What to produce
Without the pictures, print the lines from the one holding "Capital One Caf&eacute;" through the last line below, both included, exactly as they stand.
----
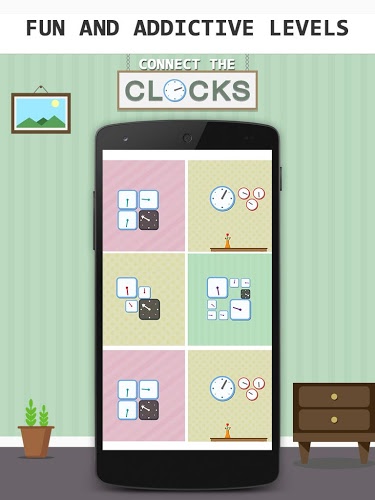 Connect the Clocks截图2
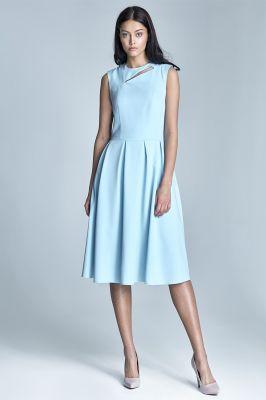 Sukienka Model Ann S73 1211 Sky Blue - Nife
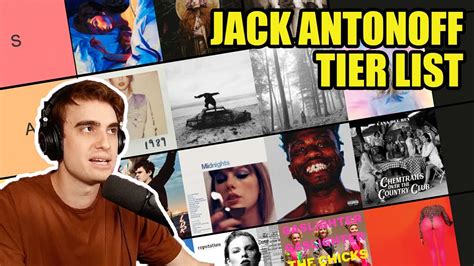 Every Jack Antonoff Produced Album RANKED - YouTube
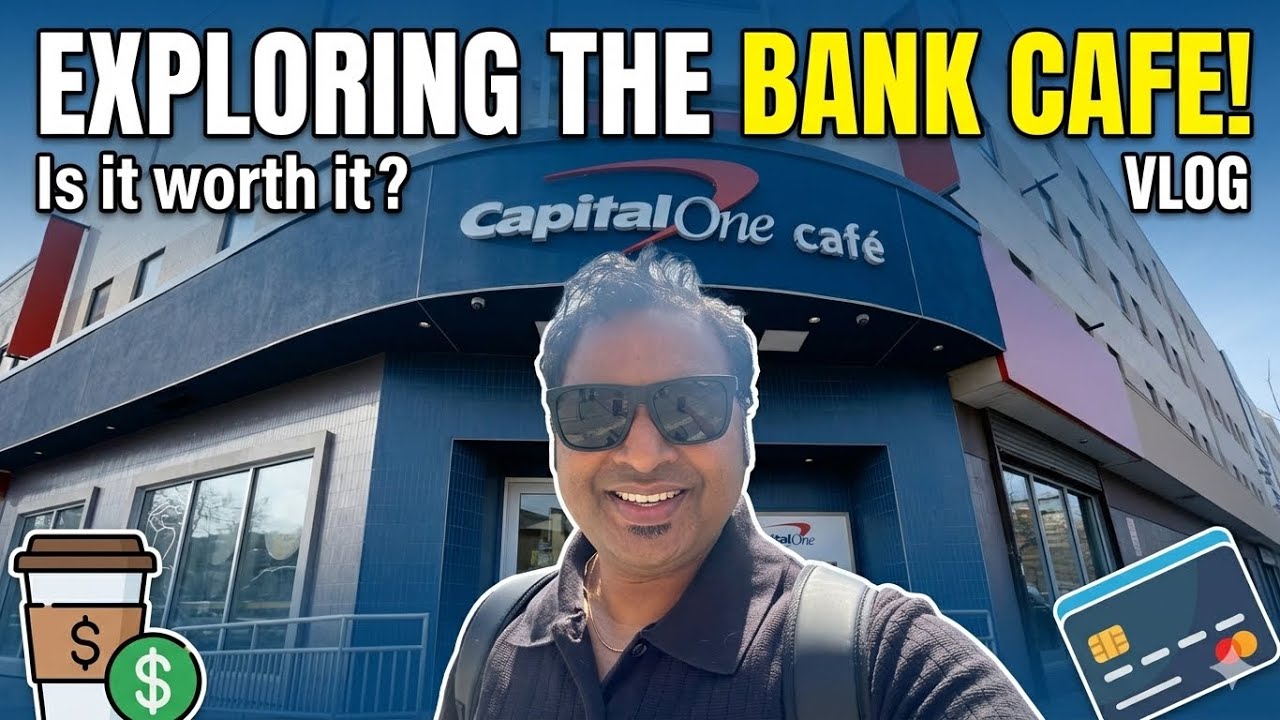 Capital One Caf&eacute; | FULL Tour Fordham Road / NewYork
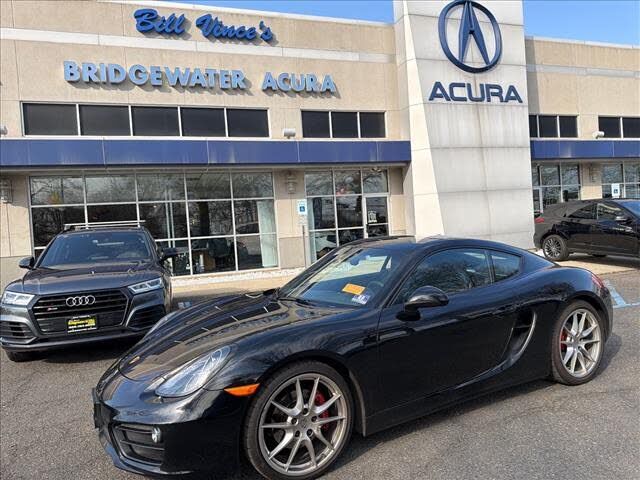2014 PORSCHE Cayman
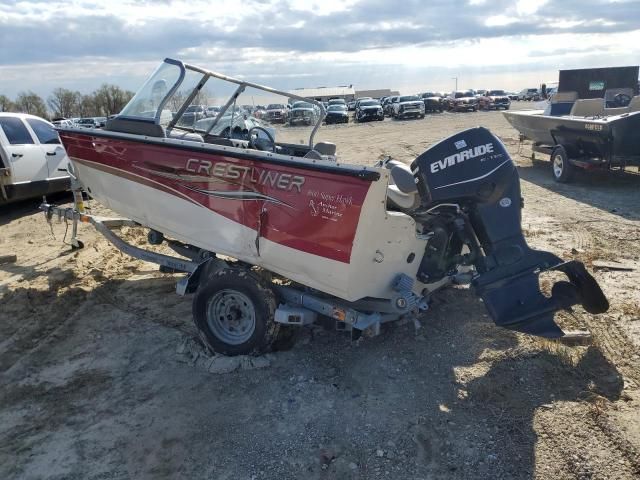 2004 Crestliner Boat TRL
----
Answer section
 Capital One Caf&eacute; | FULL Tour Fordham Road / NewYork
2014 PORSCHE Cayman
 2004 Crestliner Boat TRL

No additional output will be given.